Vue du barrage, le vertige

En 2002, Jacques Chirac recueillait 25,5 millions de voix, Jean-Marie le Pen 5,5 millions. 9 millions s'abstenaient. En 2017, Macron, 20,7 millions, Marine le Pen 10,6 millions, 15 millions s'abstenaient (le pays avait beaucoup plus d'habitants, en 15 ans). Le barrage était déjà mort des deux côtés : beaucoup moins d'opposition active, beaucoup plus de non opposition. Chirac seul avait presque deux fois plus de voix pour que Le Pen et l'abstention réunies. Macron 2017 n'avait déjà rassemblé "que" 43% des inscrits.

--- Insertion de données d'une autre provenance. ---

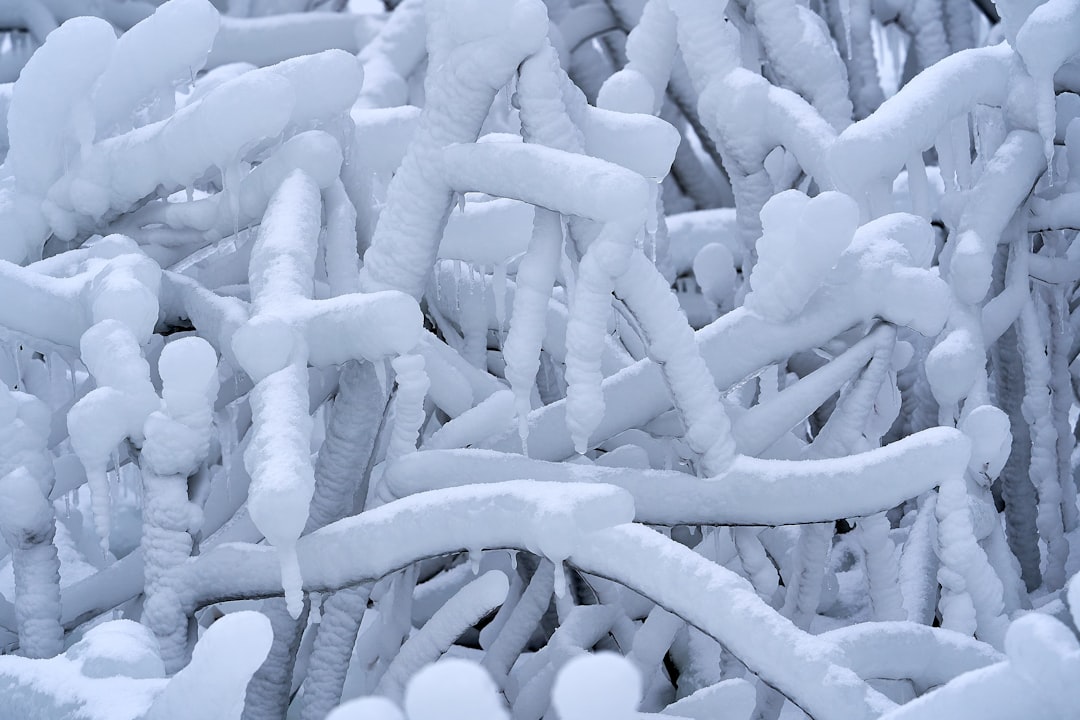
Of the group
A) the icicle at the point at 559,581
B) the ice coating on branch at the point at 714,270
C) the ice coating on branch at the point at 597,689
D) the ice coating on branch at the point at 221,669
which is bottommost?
the ice coating on branch at the point at 714,270

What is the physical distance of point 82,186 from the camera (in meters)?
2.35

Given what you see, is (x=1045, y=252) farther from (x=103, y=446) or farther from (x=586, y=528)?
(x=103, y=446)

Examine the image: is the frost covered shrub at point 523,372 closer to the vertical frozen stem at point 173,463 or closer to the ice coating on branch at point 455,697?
the vertical frozen stem at point 173,463

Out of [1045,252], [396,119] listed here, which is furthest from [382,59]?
[1045,252]

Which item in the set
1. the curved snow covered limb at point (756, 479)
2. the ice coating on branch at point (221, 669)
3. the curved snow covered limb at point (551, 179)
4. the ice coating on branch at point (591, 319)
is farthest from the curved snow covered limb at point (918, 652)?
the ice coating on branch at point (221, 669)

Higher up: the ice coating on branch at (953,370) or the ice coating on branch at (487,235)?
the ice coating on branch at (487,235)

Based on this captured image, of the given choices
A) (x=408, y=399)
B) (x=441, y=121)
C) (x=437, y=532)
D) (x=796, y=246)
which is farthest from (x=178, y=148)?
(x=796, y=246)

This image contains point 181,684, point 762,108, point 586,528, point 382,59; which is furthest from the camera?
point 382,59

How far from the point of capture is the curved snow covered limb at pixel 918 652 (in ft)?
5.95

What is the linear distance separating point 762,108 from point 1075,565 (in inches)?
53.4

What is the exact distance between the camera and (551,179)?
1.77 metres

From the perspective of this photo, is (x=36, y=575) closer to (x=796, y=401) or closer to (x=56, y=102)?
(x=56, y=102)

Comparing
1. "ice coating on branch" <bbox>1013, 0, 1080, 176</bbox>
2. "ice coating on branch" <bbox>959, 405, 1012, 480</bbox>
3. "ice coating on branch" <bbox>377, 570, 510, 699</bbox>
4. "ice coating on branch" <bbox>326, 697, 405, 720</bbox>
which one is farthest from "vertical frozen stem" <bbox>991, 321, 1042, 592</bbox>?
"ice coating on branch" <bbox>326, 697, 405, 720</bbox>

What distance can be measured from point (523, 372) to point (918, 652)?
2.37 feet
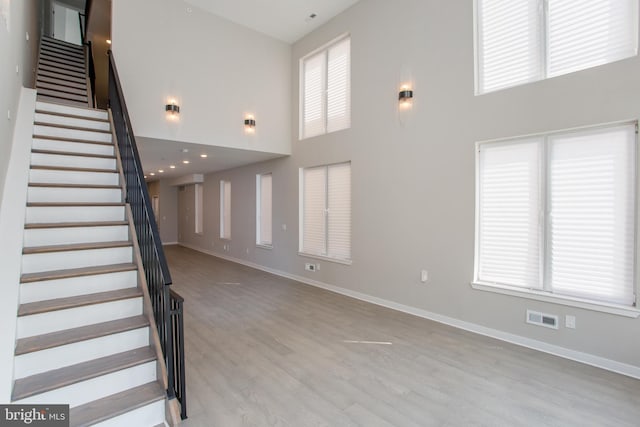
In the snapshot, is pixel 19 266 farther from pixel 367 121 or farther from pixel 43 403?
pixel 367 121

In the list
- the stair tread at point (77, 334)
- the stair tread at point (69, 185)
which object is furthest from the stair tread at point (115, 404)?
the stair tread at point (69, 185)

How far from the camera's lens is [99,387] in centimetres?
192

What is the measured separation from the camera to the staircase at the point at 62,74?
551 centimetres

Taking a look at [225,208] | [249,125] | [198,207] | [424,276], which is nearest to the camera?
[424,276]

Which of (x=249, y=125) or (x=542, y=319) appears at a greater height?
(x=249, y=125)

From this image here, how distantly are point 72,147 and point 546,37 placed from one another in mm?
5441

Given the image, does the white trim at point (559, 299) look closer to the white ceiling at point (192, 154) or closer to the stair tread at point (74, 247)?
the stair tread at point (74, 247)

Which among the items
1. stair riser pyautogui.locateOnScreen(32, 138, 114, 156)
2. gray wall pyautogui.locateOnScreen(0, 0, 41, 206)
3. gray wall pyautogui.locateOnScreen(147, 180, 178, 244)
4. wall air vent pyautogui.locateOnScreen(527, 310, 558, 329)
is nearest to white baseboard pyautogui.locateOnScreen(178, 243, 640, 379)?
wall air vent pyautogui.locateOnScreen(527, 310, 558, 329)

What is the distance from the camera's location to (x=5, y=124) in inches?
101

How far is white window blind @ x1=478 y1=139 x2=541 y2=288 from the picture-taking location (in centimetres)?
328

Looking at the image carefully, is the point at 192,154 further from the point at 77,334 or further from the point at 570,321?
the point at 570,321

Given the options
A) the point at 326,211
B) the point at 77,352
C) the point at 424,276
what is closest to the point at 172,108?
the point at 326,211

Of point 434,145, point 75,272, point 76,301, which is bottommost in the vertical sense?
point 76,301

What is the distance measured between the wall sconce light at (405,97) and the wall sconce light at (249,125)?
2849 mm
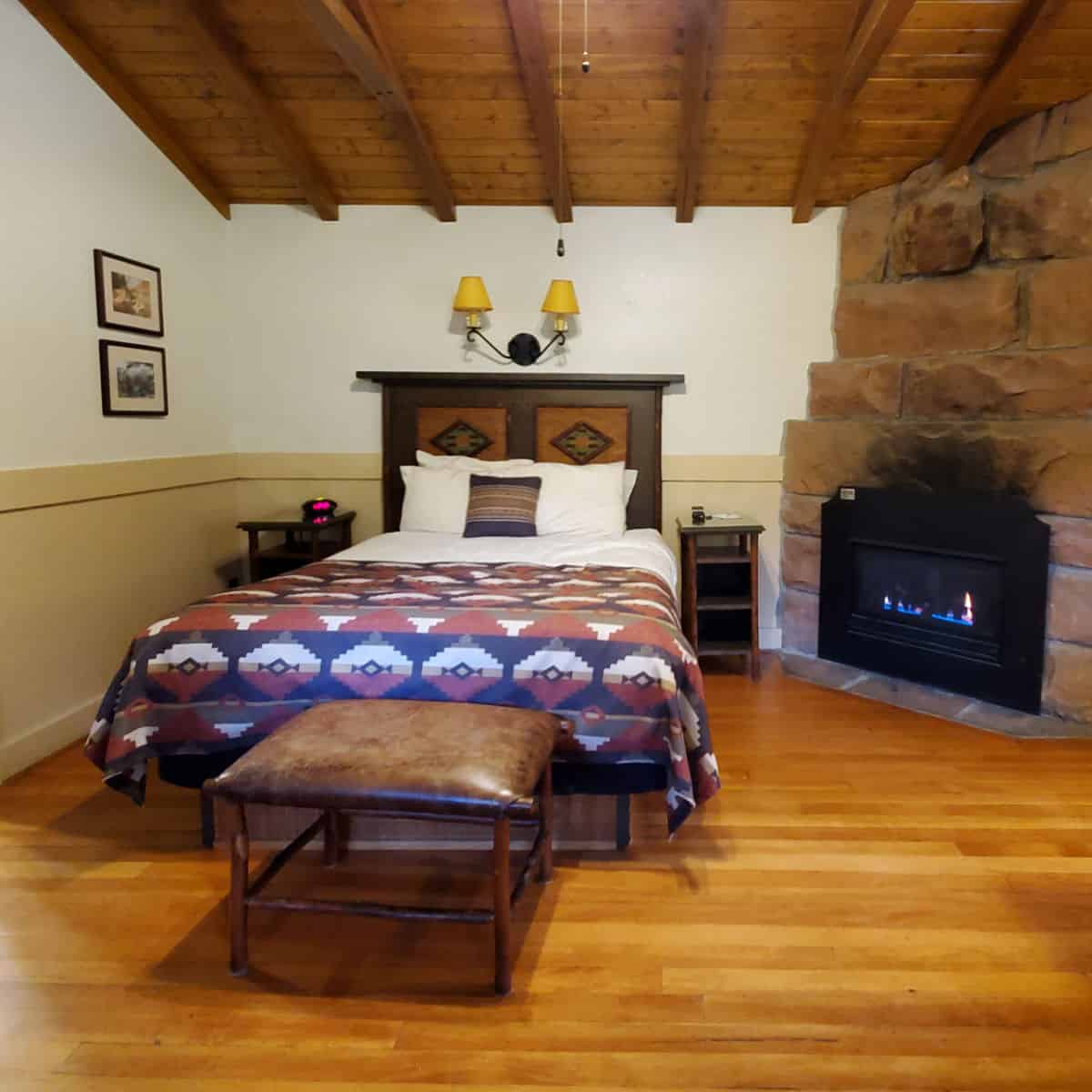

Au premier tour, Macron a certes progressé, mais il collecte 9,8 millions de voix quand l'extrême droite dure, Le Pen et Zemmour rassemblent 10,7 millions de voix. 11,5 millions si on ajoute Dupond Aignan. Derrière le caractère euphémisant des %, les scores en millions de voix souligne à quel point l'idée de fascisme n'effraie plus grand monde. 

Entendons nous bien, les premiers responsables sont ceux qui ont exercé les responsabilités grâce audit barrage. Le fossoyeur fut son premier bénéficiaire, Chirac. En nommant Raffarin puis Villepin, en créant le CPE, le CNE, en réprimant violemment les révoltes des banlieues, Chirac oubliait la Concorde promise et pavait la voie à la France de Sarkozy. En trompe l'oeil, la marque Le Pen s'effondre en 2007, car Jean Marie n'est vraiment pas présentable, mais Marine l'a revivifié et cette fois, sans qu'on n'y trouve rien à redire. 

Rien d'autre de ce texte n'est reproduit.